The method of payment also is a consideration. “Incentives are used to recognize the time and effort for participating in a research study; they are not payment for participation,” Usinger notes. In other words, completion of the research activities should not be a criterion for receiving the incentive.
For research that involves a lengthy commitment, payment can be made as the study progresses. “This encourages continued participation and allows participants to receive the incentive for as long as they are active participants in the research,” Usinger explains.
Risk usually is the primary consideration of unethical incentives. “There are numerous examples of offering a great deal of money to individuals who have limited resources for participating in biomedical research that involves a great deal of risk,” Usinger says. “However, this equally applies to the social sciences.”

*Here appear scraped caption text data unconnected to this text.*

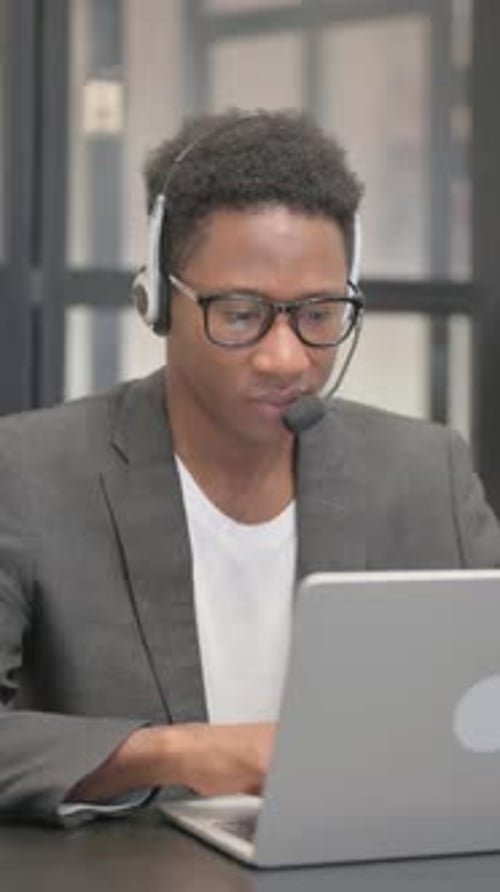 Man with Headset Working on Laptop in Office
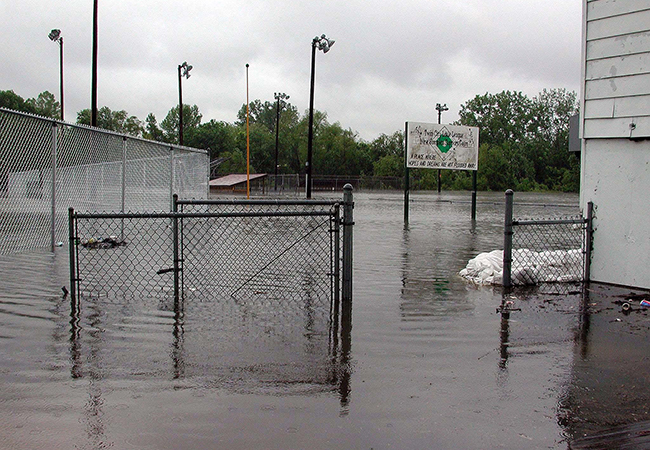 A flooded Little League ball field.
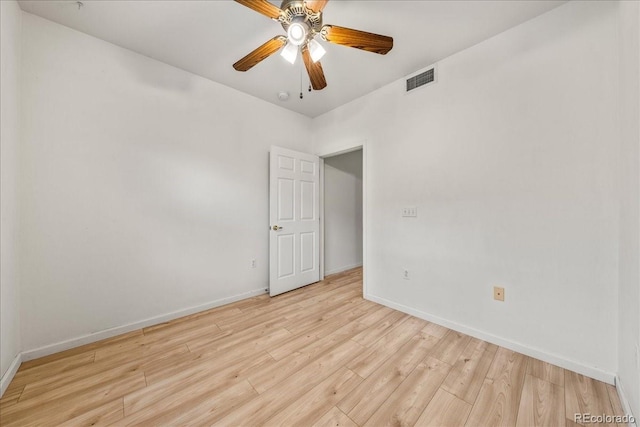 202 Lucca Dr, Evans, CO 80620 - empty room featuring wood finished floors, baseboards, and ceiling fan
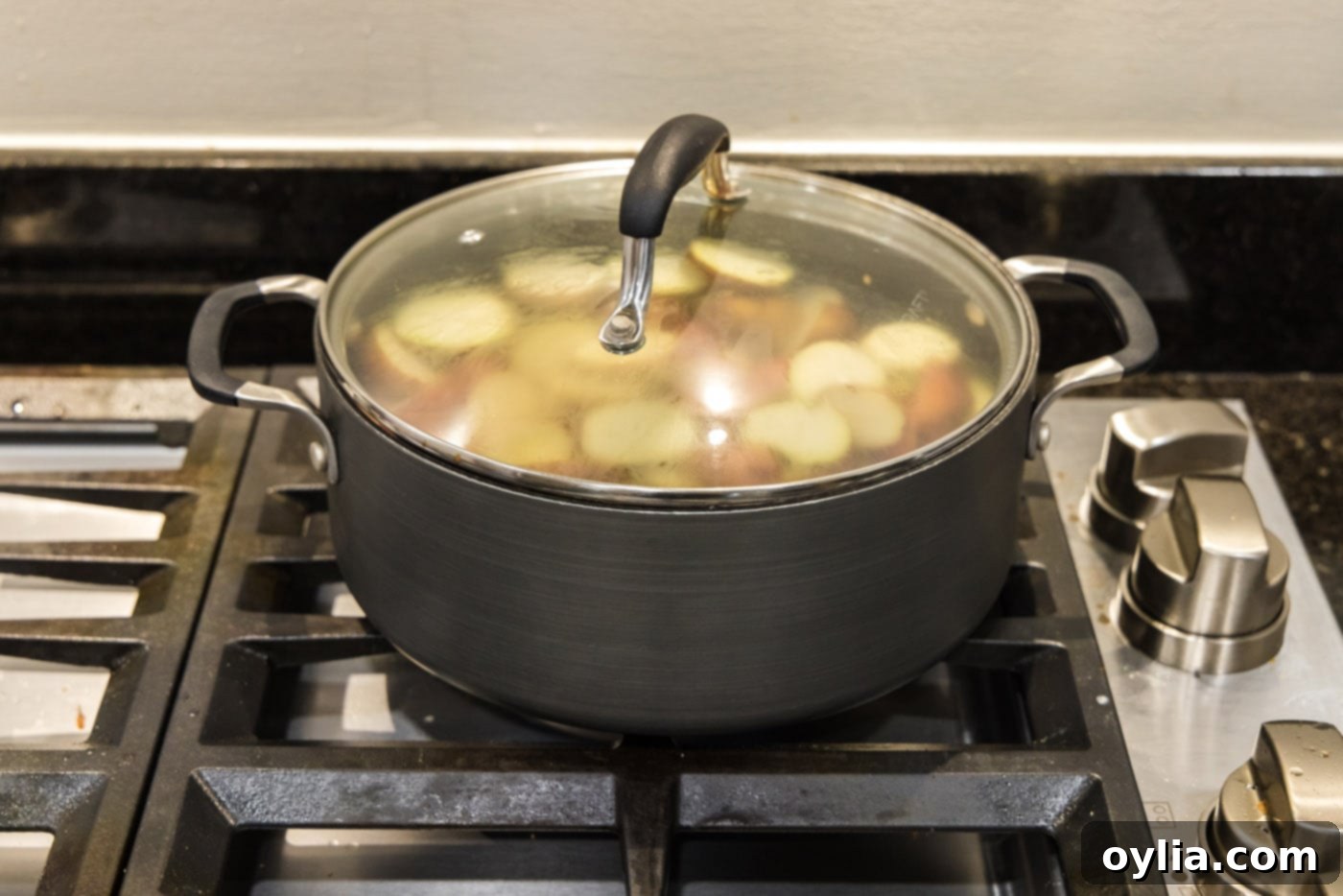 pot of red baby potatoes cooking with the lid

Giving a young adult who is homeless several hundred dollars to provide data that may put the person at legal risk would be considered unethical. Usinger says IRBs should ask: Is the person’s participation voluntary, or is the incentive unduly coercive? “The incentive should reflect a fair and just thank you for their participation,” Usinger says. “It is not a hard and fast rule. Rather, an incentive should be reasonable for the research activities involved.”
REFERENCES
- Halpern SD, Chowdhury M, Bayes B, et al. Effectiveness and ethics of incentives for research participation: 2 randomized clinical trials. JAMA Intern Med 2021;181:1479-1488.
- Lynch HF, Darton TC, Levy J, et al. Promoting ethical payment in human infection challenge studies. Am J Bioeth 2021;21:11-31.
Remember two central ethical concerns: Undue inducement, meaning an offer so attractive it leads to bad judgment, and unjust inducement, meaning payment is more attractive to lower-income people, putting too much of the burden of research participation on them.